Quella fila di muli carichi di feriti, che trascinano barelle sotto gli occhi malinconici dei sopravvissuti sono l’immagine più sconvolgente di una vita che non è riuscita a maturare e a compiersi per il cinico gioco del destino, che ha voluto beffardamente avvicinare gli uomini alla morte e rabbrividirli in quel suo gelido e fulminante respiro: “Altri feriti, lievi, camminavano tra muli e barelle, qualcuno col braccio al collo, altri con la testa fasciata.
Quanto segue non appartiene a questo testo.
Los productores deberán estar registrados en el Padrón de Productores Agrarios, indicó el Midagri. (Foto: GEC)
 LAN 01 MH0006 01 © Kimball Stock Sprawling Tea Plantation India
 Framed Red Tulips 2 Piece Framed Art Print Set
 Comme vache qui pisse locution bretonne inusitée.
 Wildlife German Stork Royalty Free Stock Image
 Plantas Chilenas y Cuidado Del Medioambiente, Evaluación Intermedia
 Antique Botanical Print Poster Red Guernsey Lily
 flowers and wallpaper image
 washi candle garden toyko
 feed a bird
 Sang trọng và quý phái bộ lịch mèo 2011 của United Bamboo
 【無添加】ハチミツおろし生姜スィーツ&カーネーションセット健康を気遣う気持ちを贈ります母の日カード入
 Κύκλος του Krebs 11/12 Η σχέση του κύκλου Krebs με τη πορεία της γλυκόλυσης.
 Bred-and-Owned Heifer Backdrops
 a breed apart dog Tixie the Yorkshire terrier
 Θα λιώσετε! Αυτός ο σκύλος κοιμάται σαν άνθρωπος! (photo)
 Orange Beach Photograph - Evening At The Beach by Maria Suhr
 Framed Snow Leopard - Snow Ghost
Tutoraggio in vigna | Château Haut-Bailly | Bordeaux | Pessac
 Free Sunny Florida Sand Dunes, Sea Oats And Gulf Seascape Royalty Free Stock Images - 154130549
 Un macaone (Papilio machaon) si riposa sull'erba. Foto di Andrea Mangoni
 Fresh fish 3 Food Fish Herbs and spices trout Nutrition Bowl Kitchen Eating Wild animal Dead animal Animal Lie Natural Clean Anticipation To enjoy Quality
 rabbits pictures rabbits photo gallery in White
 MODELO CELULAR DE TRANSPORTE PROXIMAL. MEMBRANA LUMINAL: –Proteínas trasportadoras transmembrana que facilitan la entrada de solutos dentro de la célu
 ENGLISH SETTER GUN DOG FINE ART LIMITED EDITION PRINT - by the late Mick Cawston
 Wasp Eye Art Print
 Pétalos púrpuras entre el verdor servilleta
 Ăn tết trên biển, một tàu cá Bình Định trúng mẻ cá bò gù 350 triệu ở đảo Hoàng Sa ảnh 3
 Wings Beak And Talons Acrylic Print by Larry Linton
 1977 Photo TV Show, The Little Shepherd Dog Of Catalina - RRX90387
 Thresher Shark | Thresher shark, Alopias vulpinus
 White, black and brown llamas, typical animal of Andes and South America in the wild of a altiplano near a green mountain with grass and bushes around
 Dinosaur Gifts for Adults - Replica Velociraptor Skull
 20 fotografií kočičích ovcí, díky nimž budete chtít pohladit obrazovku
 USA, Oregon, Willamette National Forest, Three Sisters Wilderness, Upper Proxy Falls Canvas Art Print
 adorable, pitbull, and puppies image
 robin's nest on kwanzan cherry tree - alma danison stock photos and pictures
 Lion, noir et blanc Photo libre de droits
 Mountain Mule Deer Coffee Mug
E altri stavano sui muli, che non potevano camminare”. Pieratti, Bassi, Mangioni, Capasso, il dottore, il sergente, il maggiore, Della Farnesina, i partigiani fucilati, passano sotto i nostri occhi come simboli di una guerra che non è soltanto esteriore, fatta di bombe, di mitragliatrici, di pallottole, bensì espressione la più marcata ed evidente dell’eterna lotta tra la vita e la morte, di come non sia facile vivere e nemmeno morire.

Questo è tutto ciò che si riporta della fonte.